Records taken from a collection:
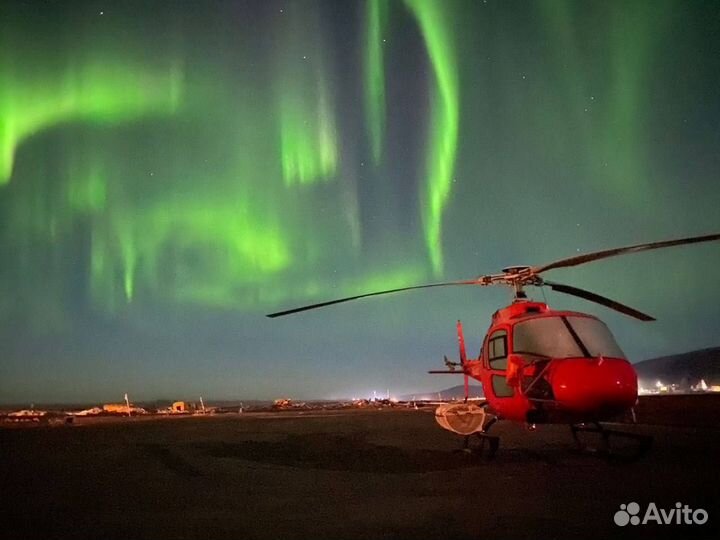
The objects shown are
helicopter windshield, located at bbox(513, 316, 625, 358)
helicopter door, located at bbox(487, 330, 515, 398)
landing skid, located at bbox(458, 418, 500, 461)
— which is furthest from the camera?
landing skid, located at bbox(458, 418, 500, 461)

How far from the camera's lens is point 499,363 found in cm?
1349

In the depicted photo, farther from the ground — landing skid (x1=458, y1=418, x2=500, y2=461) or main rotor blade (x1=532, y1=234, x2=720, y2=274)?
main rotor blade (x1=532, y1=234, x2=720, y2=274)

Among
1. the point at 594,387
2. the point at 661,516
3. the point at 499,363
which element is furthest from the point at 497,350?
the point at 661,516

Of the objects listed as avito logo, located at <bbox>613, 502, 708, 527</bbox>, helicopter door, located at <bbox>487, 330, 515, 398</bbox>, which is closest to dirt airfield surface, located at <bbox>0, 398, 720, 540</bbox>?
avito logo, located at <bbox>613, 502, 708, 527</bbox>

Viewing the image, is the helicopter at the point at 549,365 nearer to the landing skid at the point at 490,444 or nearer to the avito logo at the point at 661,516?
the landing skid at the point at 490,444

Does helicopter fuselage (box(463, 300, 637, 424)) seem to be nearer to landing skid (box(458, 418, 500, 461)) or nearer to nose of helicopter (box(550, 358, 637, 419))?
nose of helicopter (box(550, 358, 637, 419))

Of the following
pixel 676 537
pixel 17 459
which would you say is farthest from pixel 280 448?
pixel 676 537

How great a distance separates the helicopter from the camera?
10891mm

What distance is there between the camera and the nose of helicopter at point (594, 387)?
35.3 ft

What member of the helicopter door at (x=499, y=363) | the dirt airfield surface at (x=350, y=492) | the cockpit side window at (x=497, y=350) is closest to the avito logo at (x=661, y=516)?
the dirt airfield surface at (x=350, y=492)

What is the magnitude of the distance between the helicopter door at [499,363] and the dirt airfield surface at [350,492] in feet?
5.26

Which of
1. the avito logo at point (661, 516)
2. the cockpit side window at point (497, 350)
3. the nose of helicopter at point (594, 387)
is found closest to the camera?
the avito logo at point (661, 516)

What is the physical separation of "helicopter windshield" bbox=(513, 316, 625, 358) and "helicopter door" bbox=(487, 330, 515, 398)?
1.99ft

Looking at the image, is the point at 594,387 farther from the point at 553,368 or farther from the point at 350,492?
the point at 350,492
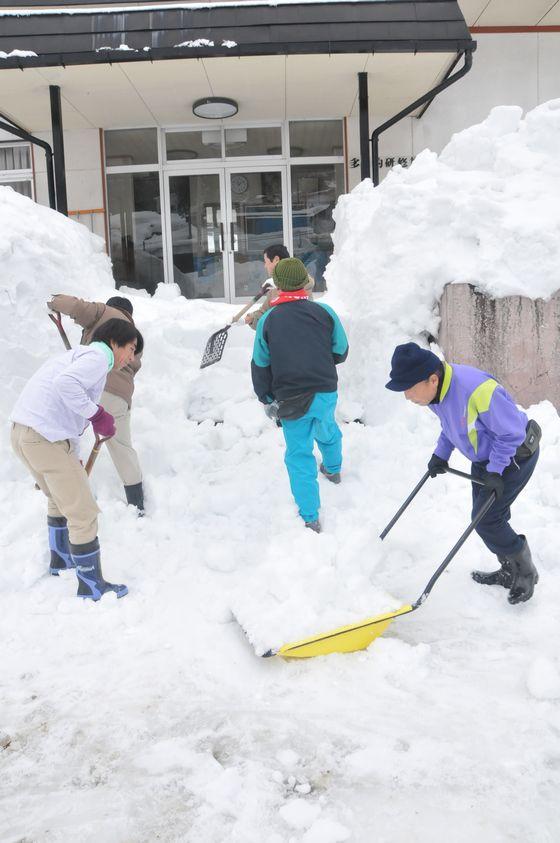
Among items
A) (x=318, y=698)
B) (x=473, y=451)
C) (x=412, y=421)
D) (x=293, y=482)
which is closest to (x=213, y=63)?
(x=412, y=421)

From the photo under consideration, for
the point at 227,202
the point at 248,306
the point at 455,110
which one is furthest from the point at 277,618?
the point at 455,110

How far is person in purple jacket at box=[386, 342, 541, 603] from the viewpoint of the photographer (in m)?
2.91

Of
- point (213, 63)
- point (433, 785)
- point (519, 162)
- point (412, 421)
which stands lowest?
point (433, 785)

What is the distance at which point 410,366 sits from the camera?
9.41 feet

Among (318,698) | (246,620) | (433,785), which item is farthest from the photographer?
(246,620)

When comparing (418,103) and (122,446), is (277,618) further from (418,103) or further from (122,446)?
(418,103)

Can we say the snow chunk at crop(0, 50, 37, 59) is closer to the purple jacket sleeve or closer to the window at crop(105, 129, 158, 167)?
the window at crop(105, 129, 158, 167)

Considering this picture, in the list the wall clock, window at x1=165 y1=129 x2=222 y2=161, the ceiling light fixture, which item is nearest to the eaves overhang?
the ceiling light fixture

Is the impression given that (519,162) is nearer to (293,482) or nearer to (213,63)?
(293,482)

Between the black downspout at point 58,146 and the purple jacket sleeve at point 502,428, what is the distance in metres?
6.97

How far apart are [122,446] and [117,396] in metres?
0.34

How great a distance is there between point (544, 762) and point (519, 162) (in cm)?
480

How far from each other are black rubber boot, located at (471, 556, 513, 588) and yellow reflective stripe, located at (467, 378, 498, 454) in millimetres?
854

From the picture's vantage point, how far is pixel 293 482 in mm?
4117
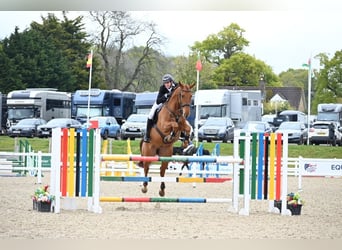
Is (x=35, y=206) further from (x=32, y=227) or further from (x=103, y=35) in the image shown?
(x=103, y=35)

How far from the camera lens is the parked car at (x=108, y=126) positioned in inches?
612

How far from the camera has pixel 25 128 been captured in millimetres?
15781

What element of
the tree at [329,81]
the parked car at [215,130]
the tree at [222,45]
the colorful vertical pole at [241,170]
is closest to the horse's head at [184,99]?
the colorful vertical pole at [241,170]

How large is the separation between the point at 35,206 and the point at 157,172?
7.29 meters

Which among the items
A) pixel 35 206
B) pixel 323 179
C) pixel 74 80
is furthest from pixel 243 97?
pixel 35 206

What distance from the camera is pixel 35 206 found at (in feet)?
25.2

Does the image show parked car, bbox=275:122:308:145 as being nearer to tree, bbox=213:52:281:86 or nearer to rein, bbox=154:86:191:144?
tree, bbox=213:52:281:86

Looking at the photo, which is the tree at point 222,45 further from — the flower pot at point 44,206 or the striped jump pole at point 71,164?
the flower pot at point 44,206

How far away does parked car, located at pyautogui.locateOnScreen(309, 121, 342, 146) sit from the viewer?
1666cm

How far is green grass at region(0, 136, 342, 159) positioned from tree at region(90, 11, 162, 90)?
5.10 ft

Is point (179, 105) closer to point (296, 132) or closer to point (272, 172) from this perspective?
point (272, 172)

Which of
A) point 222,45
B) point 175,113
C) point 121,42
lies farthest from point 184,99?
point 222,45

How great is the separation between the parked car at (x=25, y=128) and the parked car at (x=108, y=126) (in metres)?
1.24

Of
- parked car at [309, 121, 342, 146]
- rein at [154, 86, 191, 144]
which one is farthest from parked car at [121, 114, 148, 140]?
rein at [154, 86, 191, 144]
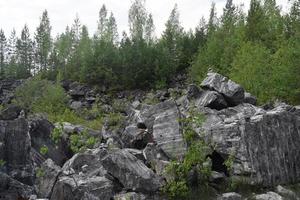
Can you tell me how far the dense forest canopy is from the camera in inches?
1303

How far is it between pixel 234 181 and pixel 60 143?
9666 mm

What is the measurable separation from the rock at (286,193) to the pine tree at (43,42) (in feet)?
295

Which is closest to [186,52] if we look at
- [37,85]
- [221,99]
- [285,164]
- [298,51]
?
[37,85]

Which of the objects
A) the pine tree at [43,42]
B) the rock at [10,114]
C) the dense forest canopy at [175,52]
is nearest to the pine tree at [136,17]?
the dense forest canopy at [175,52]

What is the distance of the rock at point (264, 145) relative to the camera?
17.8 metres

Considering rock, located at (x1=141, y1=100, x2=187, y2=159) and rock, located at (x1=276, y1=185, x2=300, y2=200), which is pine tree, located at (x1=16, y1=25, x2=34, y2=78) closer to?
rock, located at (x1=141, y1=100, x2=187, y2=159)

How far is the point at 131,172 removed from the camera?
16797 millimetres

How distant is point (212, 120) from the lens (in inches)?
824

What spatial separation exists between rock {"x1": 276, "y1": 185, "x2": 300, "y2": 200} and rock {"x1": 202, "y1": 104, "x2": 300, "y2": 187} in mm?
834

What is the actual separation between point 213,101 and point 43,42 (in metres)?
84.1

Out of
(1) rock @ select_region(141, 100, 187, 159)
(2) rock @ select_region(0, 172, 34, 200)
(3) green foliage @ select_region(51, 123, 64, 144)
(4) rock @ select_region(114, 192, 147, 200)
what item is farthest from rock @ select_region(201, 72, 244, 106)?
(2) rock @ select_region(0, 172, 34, 200)

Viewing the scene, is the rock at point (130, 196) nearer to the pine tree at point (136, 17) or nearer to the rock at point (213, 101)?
the rock at point (213, 101)

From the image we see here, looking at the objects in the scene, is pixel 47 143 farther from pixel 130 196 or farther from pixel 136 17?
pixel 136 17

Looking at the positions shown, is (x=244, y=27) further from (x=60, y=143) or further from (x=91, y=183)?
(x=91, y=183)
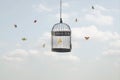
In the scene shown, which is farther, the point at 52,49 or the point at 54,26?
the point at 54,26

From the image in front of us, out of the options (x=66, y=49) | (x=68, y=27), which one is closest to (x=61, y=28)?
(x=68, y=27)

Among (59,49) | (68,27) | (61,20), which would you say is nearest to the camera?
(61,20)

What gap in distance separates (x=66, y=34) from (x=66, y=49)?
2.78 ft

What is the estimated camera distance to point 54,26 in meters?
19.1

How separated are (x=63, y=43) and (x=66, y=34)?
1.76 m

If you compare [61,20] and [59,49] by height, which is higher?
[61,20]

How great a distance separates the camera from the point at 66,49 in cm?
1764

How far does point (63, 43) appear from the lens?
19.7 m

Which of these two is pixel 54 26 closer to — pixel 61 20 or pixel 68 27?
pixel 68 27

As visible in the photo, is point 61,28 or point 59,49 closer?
point 59,49

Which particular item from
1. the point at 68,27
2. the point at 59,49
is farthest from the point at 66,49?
the point at 68,27

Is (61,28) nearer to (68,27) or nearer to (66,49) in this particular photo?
(68,27)

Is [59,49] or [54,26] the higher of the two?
[54,26]

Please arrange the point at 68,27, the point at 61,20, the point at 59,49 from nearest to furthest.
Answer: the point at 61,20, the point at 59,49, the point at 68,27
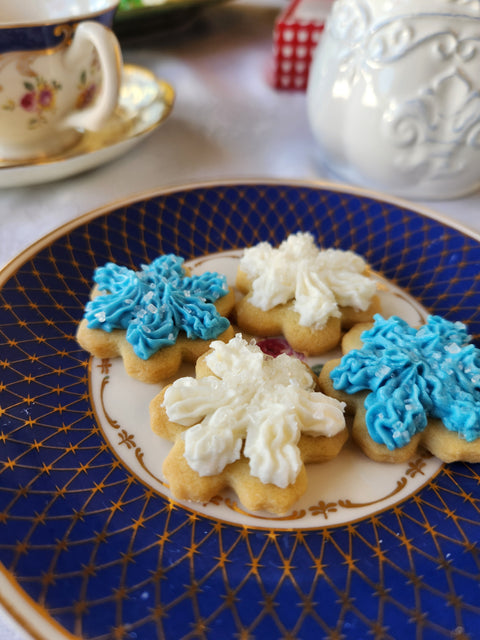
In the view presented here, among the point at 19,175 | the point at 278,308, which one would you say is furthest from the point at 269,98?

EXERCISE INSTRUCTIONS:
Could you repeat, word for word, the part of the items that opens with the line containing "Which among the items" and closes with the line containing "17.8 metres", including both of those lines, while leaving out any pictures?

THE RESULT:
Which among the items
A) pixel 35 206
B) pixel 323 179
C) pixel 74 80
is furthest from pixel 243 97?
pixel 35 206

What distance from the camera is pixel 35 206 found at (in feet)?
25.2

Does the image show parked car, bbox=275:122:308:145 as being nearer to tree, bbox=213:52:281:86 or nearer to rein, bbox=154:86:191:144?
tree, bbox=213:52:281:86

Looking at the photo, which is the tree at point 222,45 further from — the flower pot at point 44,206 or the striped jump pole at point 71,164?
the flower pot at point 44,206

How far away does parked car, located at pyautogui.locateOnScreen(309, 121, 342, 146) sit from the viewer?
1666cm

How far is green grass at region(0, 136, 342, 159) positioned from tree at region(90, 11, 162, 90)?
5.10 ft

Is point (179, 105) closer to point (296, 132) or closer to point (272, 172) from this perspective?
point (272, 172)

Which of
A) point 222,45
B) point 175,113
C) point 121,42
lies farthest from point 184,99?
point 222,45

How great is the separation between the parked car at (x=25, y=128) and the parked car at (x=108, y=126) (in metres)?
1.24

Of
- parked car at [309, 121, 342, 146]
- rein at [154, 86, 191, 144]
which one is farthest from parked car at [121, 114, 148, 140]?
rein at [154, 86, 191, 144]
Can you tell me how far the dense forest canopy is from the camera in inches?
1303

How far is it between pixel 234 181 and pixel 60 143?
9666 mm

What is the measurable separation from the rock at (286,193) to the pine tree at (43,42) (in feet)?
295

Which is closest to [186,52] if we look at
- [37,85]
- [221,99]
- [285,164]
- [298,51]
?
[37,85]

Which of the objects
A) the pine tree at [43,42]
B) the rock at [10,114]
C) the dense forest canopy at [175,52]
is nearest to the pine tree at [136,17]?
the dense forest canopy at [175,52]

What is the distance of the rock at point (264, 145) relative to the camera?
17.8 metres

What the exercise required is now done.